Enhanced Performance by Time-Frequency-Phase Feature for EEG-Based BCI Systems

1State Key Laboratory of Robotics, Shenyang Institute of Automation (SIA), Chinese Academy of Sciences (CAS), Shenyang 110016, China
2University of Chinese Academy of Sciences, Beijing 100049, China
3School of Automation and Information Engineering, Kunming University of Science and Technology, Kunming 650500, China
4Department of Advanced Robotics, Chiba Institute of Technology, Chiba 2750016, Japan
5School of Mechanical Engineering & Automation, Northeastern University, Shenyang 110004, China
6Key Laboratory of Motor and Brain Imaging, Capital Institute of Physical Education, Beijing 100088, China

Received 29 March 2014; Revised 18 May 2014; Accepted 2 June 2014; Published 17 June 2014

Academic Editor: Hak-Keung Lam

Copyright © 2014 Baolei Xu et al. This is an open access article distributed under the Creative Commons Attribution License, which permits unrestricted use, distribution, and reproduction in any medium, provided the original work is properly cited.

Abstract

We introduce a new motor parameter imagery paradigm using clench speed and clench force motor imagery. The time-frequency-phase features are extracted from mu rhythm and beta rhythms, and the features are optimized using three process methods: no-scaled feature using “MIFS” feature selection criterion, scaled feature using “MIFS” feature selection criterion, and scaled feature using “mRMR” feature selection criterion. Support vector machines (SVMs) and extreme learning machines (ELMs) are compared for classification between clench speed and clench force motor imagery using the optimized feature. Our results show that no significant difference in the classification rate between SVMs and ELMs is found.
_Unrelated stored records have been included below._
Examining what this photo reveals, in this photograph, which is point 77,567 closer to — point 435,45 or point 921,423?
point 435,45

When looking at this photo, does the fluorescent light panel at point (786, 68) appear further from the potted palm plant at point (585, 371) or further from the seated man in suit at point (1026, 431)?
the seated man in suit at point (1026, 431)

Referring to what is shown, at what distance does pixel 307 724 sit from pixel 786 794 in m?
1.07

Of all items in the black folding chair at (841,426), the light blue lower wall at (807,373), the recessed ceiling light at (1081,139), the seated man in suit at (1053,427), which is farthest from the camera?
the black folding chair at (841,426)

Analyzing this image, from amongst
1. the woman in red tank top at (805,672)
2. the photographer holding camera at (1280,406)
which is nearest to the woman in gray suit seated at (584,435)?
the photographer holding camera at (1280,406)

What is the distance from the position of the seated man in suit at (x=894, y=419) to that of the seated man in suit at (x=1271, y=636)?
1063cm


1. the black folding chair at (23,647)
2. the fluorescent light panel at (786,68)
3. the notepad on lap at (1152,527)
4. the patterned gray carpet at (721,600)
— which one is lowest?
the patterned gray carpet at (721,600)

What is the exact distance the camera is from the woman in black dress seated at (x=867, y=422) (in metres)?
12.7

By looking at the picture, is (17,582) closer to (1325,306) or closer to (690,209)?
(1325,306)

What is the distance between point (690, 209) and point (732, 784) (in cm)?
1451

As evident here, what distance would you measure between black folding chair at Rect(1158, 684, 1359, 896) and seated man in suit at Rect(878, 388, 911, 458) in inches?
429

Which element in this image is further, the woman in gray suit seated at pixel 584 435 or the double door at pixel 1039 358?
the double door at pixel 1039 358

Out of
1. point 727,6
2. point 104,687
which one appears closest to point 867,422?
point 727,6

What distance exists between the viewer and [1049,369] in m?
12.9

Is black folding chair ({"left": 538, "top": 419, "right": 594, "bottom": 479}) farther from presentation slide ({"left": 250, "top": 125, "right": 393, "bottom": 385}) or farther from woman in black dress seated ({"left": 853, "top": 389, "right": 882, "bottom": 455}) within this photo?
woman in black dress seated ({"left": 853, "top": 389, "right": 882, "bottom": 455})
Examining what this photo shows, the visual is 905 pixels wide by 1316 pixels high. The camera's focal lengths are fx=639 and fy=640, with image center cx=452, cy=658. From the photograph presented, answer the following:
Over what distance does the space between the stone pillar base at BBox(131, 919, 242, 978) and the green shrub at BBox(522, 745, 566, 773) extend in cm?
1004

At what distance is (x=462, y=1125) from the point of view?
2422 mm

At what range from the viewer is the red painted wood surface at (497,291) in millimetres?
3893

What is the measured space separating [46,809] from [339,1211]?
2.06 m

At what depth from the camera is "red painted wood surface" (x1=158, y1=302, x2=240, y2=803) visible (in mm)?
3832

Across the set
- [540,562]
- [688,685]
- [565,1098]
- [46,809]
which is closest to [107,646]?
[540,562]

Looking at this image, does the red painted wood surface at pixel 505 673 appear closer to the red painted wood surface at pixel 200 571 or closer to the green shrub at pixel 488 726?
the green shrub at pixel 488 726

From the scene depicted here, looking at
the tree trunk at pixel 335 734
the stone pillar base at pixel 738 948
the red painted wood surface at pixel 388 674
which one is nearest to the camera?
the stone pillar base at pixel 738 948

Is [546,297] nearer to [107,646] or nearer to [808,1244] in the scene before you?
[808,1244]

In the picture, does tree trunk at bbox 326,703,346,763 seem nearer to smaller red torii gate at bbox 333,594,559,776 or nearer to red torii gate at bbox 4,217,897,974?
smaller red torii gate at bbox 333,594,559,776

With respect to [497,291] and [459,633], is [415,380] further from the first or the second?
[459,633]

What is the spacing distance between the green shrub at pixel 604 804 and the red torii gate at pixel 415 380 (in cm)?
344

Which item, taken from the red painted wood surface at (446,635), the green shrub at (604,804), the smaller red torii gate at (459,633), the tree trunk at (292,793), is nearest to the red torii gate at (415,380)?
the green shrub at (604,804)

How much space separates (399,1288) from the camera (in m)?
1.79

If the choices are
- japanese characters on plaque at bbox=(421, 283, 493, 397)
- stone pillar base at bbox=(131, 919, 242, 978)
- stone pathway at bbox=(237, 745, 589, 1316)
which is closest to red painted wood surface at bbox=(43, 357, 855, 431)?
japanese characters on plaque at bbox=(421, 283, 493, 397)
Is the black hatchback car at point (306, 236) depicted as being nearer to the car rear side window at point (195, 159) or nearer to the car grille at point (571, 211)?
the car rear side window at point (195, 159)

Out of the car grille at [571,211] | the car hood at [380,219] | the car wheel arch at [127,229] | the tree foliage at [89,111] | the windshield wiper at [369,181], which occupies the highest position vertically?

The scaled feature combinations can get higher classification accuracy than the no-scaled feature combinations at significant level of 0.01, and the “mRMR” feature selection criterion can get higher classification rate than the “MIFS” feature selection criterion at significant level of 0.01. The time-frequency-phase feature can improve the classification rate by about 20% more than the time-frequency feature, and the best classification rate between clench speed motor imagery and clench force motor imagery is 92%. In conclusion, the motor parameter imagery paradigm has the potential to increase the direct control commands for BCI control and the time-frequency-phase feature has the ability to improve BCI classification accuracy.